WAT GEVRAAGD WORDT:
1) Beantwoord over het interview over Gent deze vragen:
(a) Tot welke partij behoort Filip Watteeuw?
(b) Hoeveel procent van het geld van de investeringsindustrie zit volgens Verbeke in de ruit Antwerpen-Kortrijk-Gent?
(c) Hoeveel mensen werken volgens Van Bossuyt bij de Fietsambassade?
2) Geef uit het interview over Gent letterlijk het stuk terug dat begint bij "Er wordt wel" en doorloopt tot en met "de belastingen verlagen?".
3) Schrijf het interview over Gent verder vanaf de plek waar het ophoudt.

TEKST:

===============

Van Bossuyt: “Neen, maar dat laat het beleid wel uitschijnen. Filip Watteeuw (Groen) is voor de fietser, maar daarom hoeft hij niet tegen de auto te zijn. Mensen kunnen zelf die keuze wel maken. Waarom worden de park-and-rides bijvoorbeeld niet voorzien van herkenbare borden? Zet daar deelfietsen, zet daar een tramhalte ... Niemand weet die park-and-rides nu zijn en er wordt geen reclame voor gemaakt. Wie van wat verder komt, wordt het niet makkelijk gemaakt. Het is bijna een dorpsmentaliteit. Wij zijn wel de op één na grootste stad van Vlaanderen, hé.”
Er wordt wel goed geïnvesteerd, bijvoorbeeld in de zuidrand van de stad. De haven doet het goed, de stad groeit. Wat is het probleem?
Van Bossuyt: “Daar kan je niet omheen, maar de vraag is hoe lang dat nog blijft duren. Hoe lang gaan die bedrijven nog kiezen voor Gent?”
Verbeke: “De Vlaamse industrie doet het goed, dat is een feit. Maar dat is niet dankzij Gent hé, dat is óndanks het stadsbestuur. 80 procent van het geld dat de investeringsindustrie ophaalt en investeert, zit in de ruit Antwerpen-Kortrijk-Gent. Gent heeft de ongelooflijke chance dat het in die ruit zit, maar dat moet je blijven verdienen. Zeker nu er een recessie aankomt en de vraag is hoe lang die zal blijven duren.”
Wat zijn de recepten van N-VA? Zou u de belastingen verlagen?
Van Bossuyt: “We zouden eerst de financiële toestand weer gezond moeten maken. Daar zit een fameuze erfenis, maar er kan nog heel veel worden bespaard: op personeel, op grote subsidies ... Neem fietsherstellingen: moet Gent dat per se zelf doen? Er is een Fietsambassade bij de Stad waar nu tachtig mensen voor werken, tachtig! Terwijl privébedrijven dat perfect kunnen doen. En zo zijn er in Gent honderden voorbeelden.”

===============

GEGEVENS:
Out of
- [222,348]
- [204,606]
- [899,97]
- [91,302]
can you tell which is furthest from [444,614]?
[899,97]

===============

RESULTATEN:
1)
(a) Groen
(b) 80 procent
(c) Tachtig

2)
Er wordt wel goed geïnvesteerd, bijvoorbeeld in de zuidrand van de stad. De haven doet het goed, de stad groeit. Wat is het probleem?
Van Bossuyt: “Daar kan je niet omheen, maar de vraag is hoe lang dat nog blijft duren. Hoe lang gaan die bedrijven nog kiezen voor Gent?”
Verbeke: “De Vlaamse industrie doet het goed, dat is een feit. Maar dat is niet dankzij Gent hé, dat is óndanks het stadsbestuur. 80 procent van het geld dat de investeringsindustrie ophaalt en investeert, zit in de ruit Antwerpen-Kortrijk-Gent. Gent heeft de ongelooflijke chance dat het in die ruit zit, maar dat moet je blijven verdienen. Zeker nu er een recessie aankomt en de vraag is hoe lang die zal blijven duren.”
Wat zijn de recepten van N-VA? Zou u de belastingen verlagen?

3)
“Er heerst een wantrouwen tegenover de privé. Als wij het niet doen, zal het niet goed gebeuren. Er wordt maar personeel bij gemaakt en ondertussen zie je dat op plaatsen waar de Gentenaars het net verwachten, er niet genoeg geïnvesteerd wordt. Kijk naar de Blaarmeersen,
waar het jaar na jaar fout loopt: investeer daar dan eens op een deftige manier, zodat het in orde is.”
Het beleid wordt 'electoraal beloond', zegt burgemeester De Clercq. Waarom zou het dan anders moeten?
Van Bossuyt: “Er zijn dingen die goed lopen in Gent, maar er is echt een omslag nodig. We moeten af van die dorpsmentaliteit. Gent moet opnieuw de evidente plaats worden voor mensen uit de rand en wat verder. Mensen moeten zich welkom voelen om naar de binnenstad te komen. Mensen uit Sint-Martens-Latem, uit De Pinte ... die komen niet meer naar Gent. En dat is zo jammer.”
Verbeke: “Gent moet echt uitkijken dat de stad niet stilvalt. We moeten af van de kleine politiek. Het doet me een beetje denken aan de Brabantse revolutie. Dat was de revolutie tegen de keizer-koster Jozef II. Die ging overal zeggen waar mensen nog dorpsfeesten mochten houden, wanneer ze nog vrije dagen mochten nemen, enzovoort. Ze noemden hem daarom de keizer-koster. Maar daar is een revolutie tegen gekomen. Misschien hebben we wel een Gentse revolutie nodig, tegen de burgemeester-koster en de schepen-koster, tegen het koster-schepencollege.” (glimlacht)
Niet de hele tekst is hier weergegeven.